Karnak y Baros tenían expresiones agrias. Los caballos, en efecto, parecían rebosantes de alegría. Era evidente que los conocían.
«Pero es la primera vez que nos vemos.»
«Son tan felices que es casi una carga».
Mientras entregaba las riendas, el hombre continuó con voz amigable.
Tal como nos pediste, les dimos de comer forraje de alta calidad mezclado con frijoles. Ambos están rebosantes de energía.
Su actitud siempre amable, casi obsequiosa, demostraba claramente que esperaba algo. Baros hizo un gesto con la mirada.

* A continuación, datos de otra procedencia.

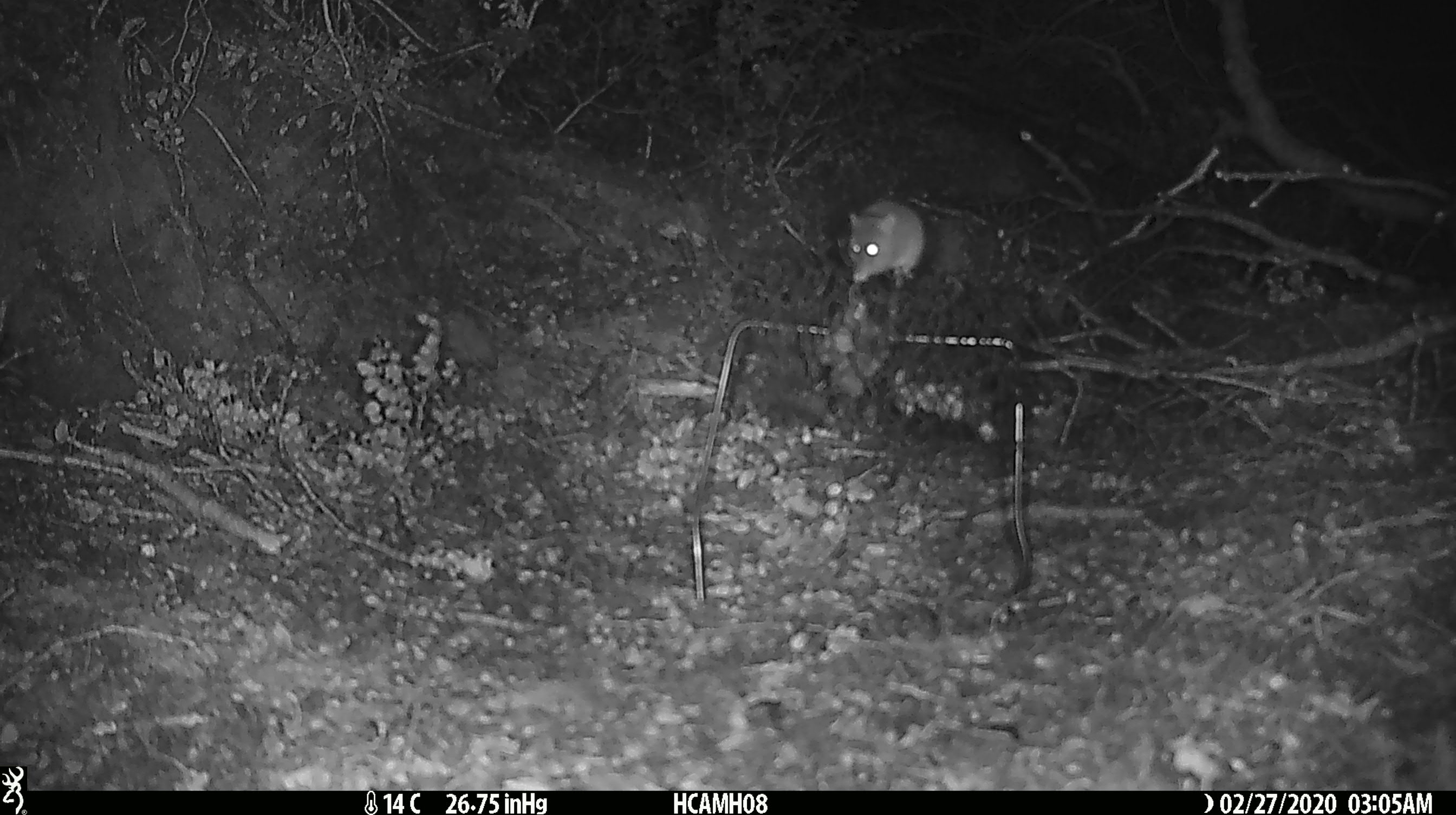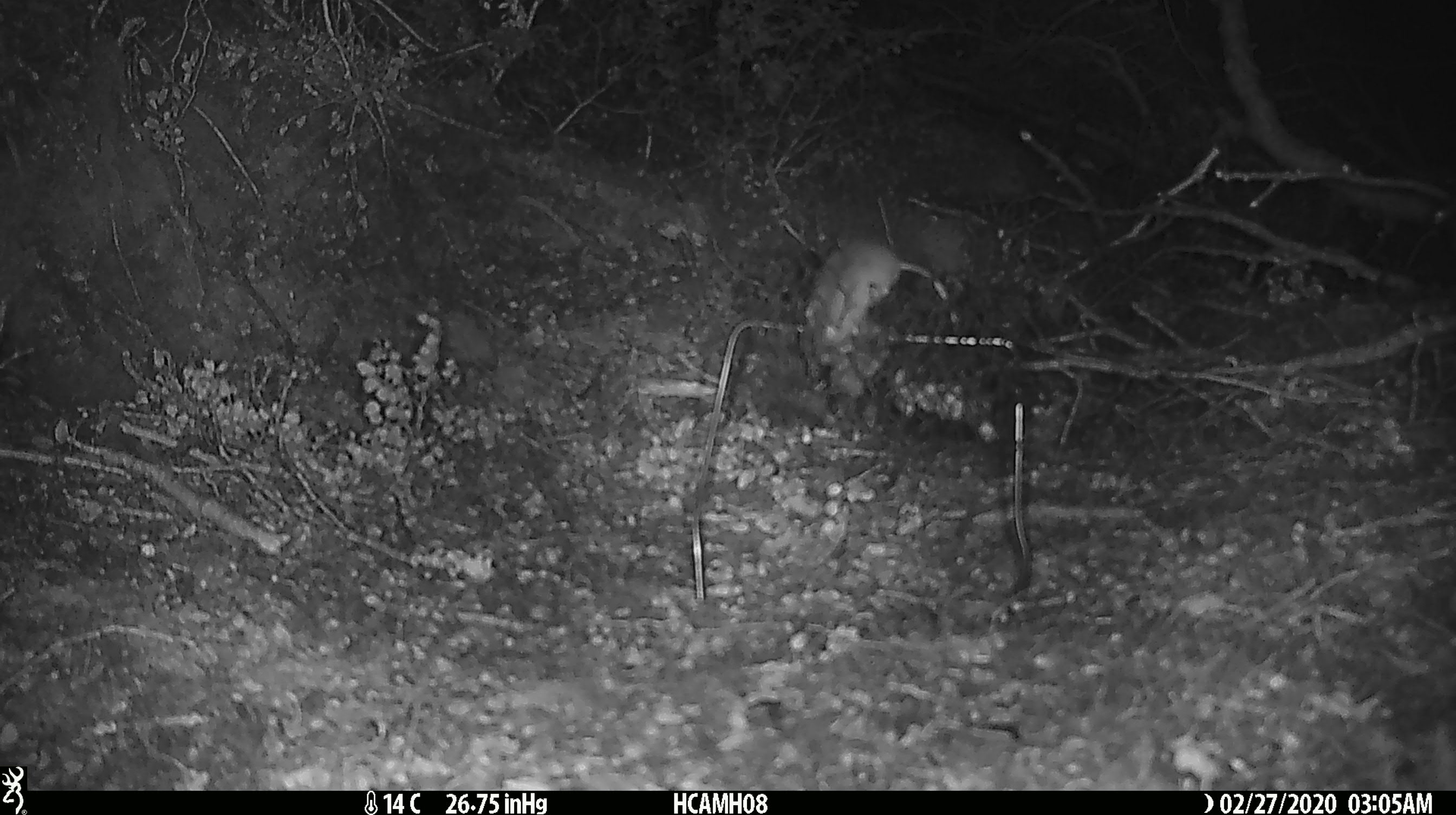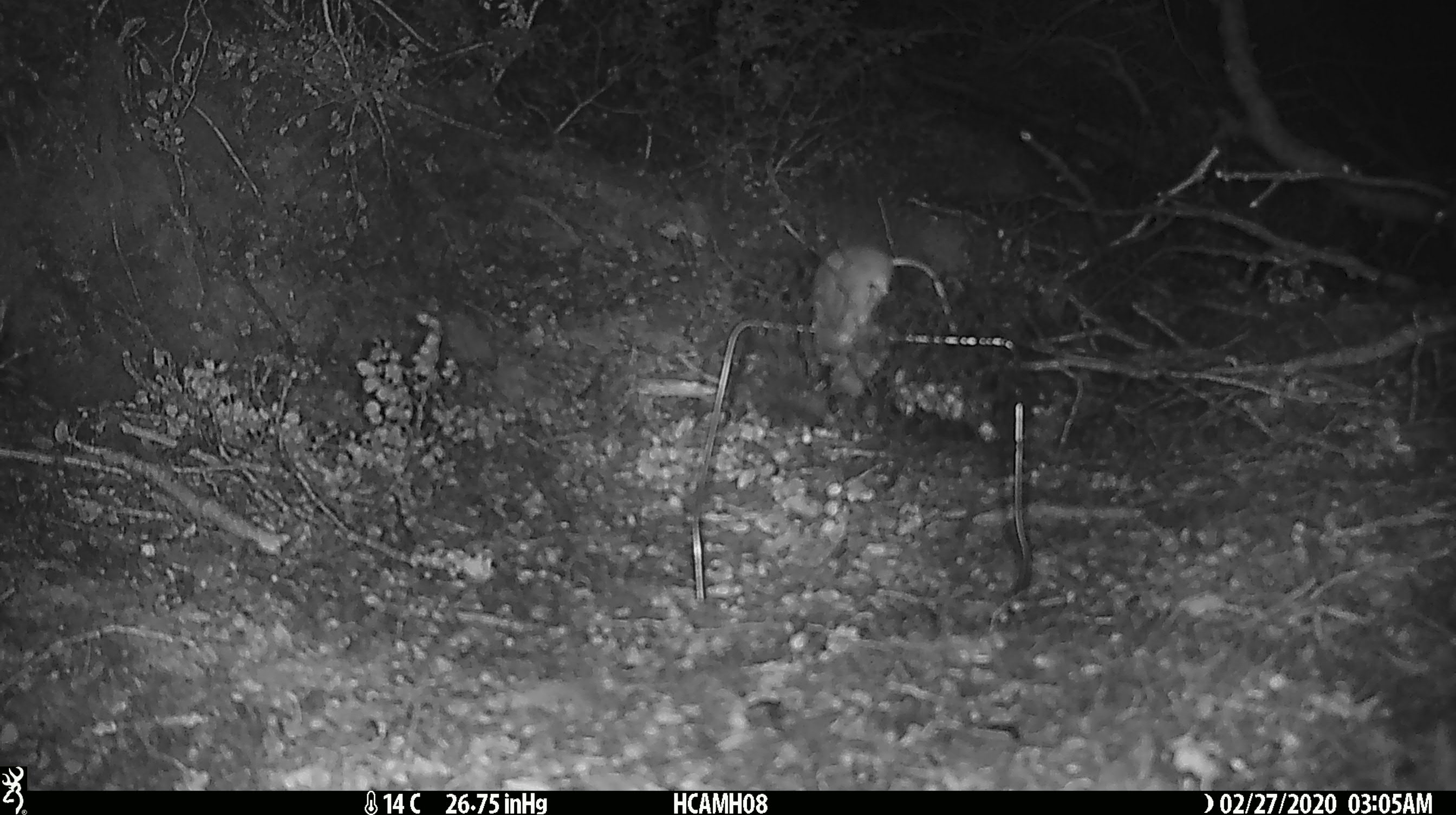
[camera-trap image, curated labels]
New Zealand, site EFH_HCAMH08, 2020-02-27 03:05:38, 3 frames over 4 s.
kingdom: Animalia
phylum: Chordata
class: Mammalia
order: Rodentia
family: Muridae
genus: Mus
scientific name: Mus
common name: mouse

‘¿Es esto lo que pienso que es?’
Karnak se dio cuenta.
«Seguro que lo es.»
‘¿Lo hago?’
‘Adelante, veremos cómo reacciona.’
Con el permiso concedido, Baros adoptó una actitud altiva y sacó una moneda de plata.
«Lo has hecho bien. Esta es una pequeña muestra de agradecimiento de mi joven amo.»
Lejos de sorprenderse por la moneda de plata, el hombre la aceptó como si la hubiera estado esperando, haciendo una profunda reverencia.
«¡Gracias como siempre! ¡Voy a buscar el equipo que dejaste enseguida!»
Mientras observaba al hombre de mediana edad correr de regreso al edificio de la estación de relevo, Karnak murmuró.
«¿Como siempre?»
«¿Parece que ya hemos dado esta misma propina antes?»
«Y con monedas de plata, nada menos.»
«¿A nosotros?»
Estaban tan atónitos que apenas podían hablar. ¿No era este el comportamiento de un joven noble amo con mucho dinero pero sin entender el mundo?
«¿Qué está pasando aquí?»
A estas alturas, incluso Baros empezaba a preocuparse.
«Esto no parece algo por lo que deberíamos estar contentos».
«Suspiro, te lo he estado diciendo todo el tiempo, ¿y recién ahora lo entiendes?»
Karnak estaba sumido en sus pensamientos. ¿De verdad habían regresado al pasado? Parecía que sí. El mundo coincidía en gran medida con sus recuerdos. Pero también había partes significativas que no coincidían.
Necesitamos llegar a casa rápido. Esa es la máxima prioridad por ahora.
Mientras tanto, Baros también estaba reflexionando.
¿Cómo deberíamos llamar a estos tipos? Oye, ¿cómo se llaman?
¡Relincho! ¡Relincho, relincho, relincho!
«…Soy un tonto por hablar con los caballos.»